# REQUEST
Set down the records starting at the line containing "Dinnerware Bowls, 4ct." and ending at the line containing "T-shirt Trèfle Dabbing", inclusive, reproducing each line word for word.

# PROVIDED RECORDS
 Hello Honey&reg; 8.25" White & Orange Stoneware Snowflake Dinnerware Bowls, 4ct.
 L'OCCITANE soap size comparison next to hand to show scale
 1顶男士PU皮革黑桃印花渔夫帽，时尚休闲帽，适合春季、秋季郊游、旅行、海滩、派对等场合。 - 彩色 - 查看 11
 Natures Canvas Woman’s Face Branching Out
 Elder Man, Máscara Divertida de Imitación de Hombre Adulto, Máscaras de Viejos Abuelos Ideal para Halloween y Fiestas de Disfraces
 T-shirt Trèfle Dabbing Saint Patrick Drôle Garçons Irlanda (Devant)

==

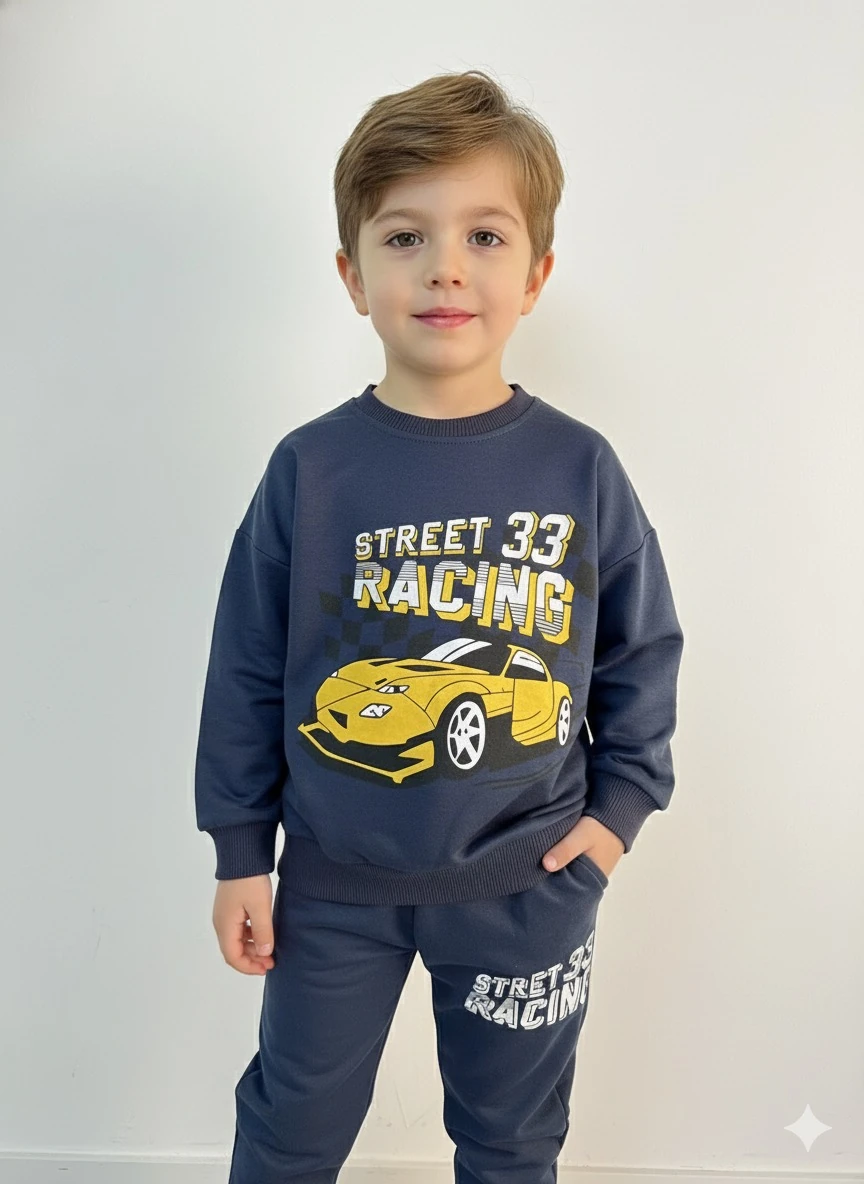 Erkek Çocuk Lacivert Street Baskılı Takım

...

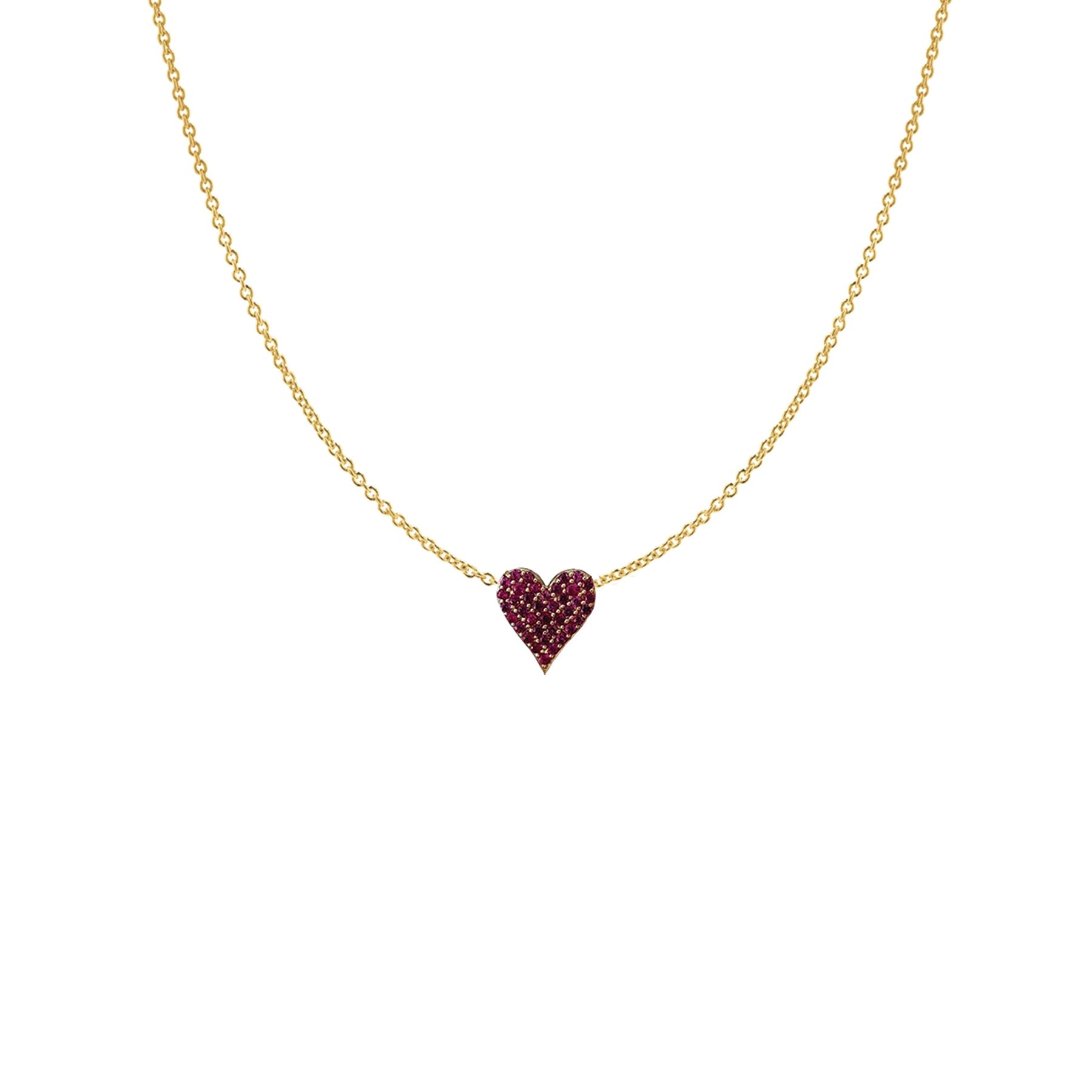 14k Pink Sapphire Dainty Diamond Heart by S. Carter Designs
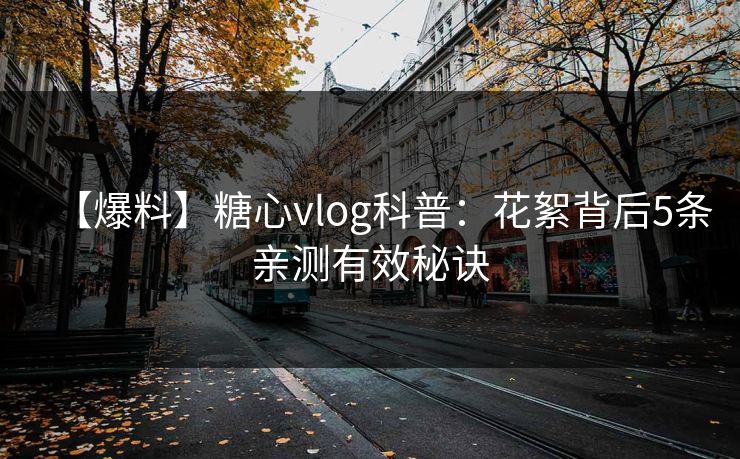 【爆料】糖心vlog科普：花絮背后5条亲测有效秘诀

# EXERCISE RESULT
 Hello Honey&reg; 8.25" White & Orange Stoneware Snowflake Dinnerware Bowls, 4ct.
 L'OCCITANE soap size comparison next to hand to show scale
 1顶男士PU皮革黑桃印花渔夫帽，时尚休闲帽，适合春季、秋季郊游、旅行、海滩、派对等场合。 - 彩色 - 查看 11
 Natures Canvas Woman’s Face Branching Out
 Elder Man, Máscara Divertida de Imitación de Hombre Adulto, Máscaras de Viejos Abuelos Ideal para Halloween y Fiestas de Disfraces
 T-shirt Trèfle Dabbing Saint Patrick Drôle Garçons Irlanda (Devant)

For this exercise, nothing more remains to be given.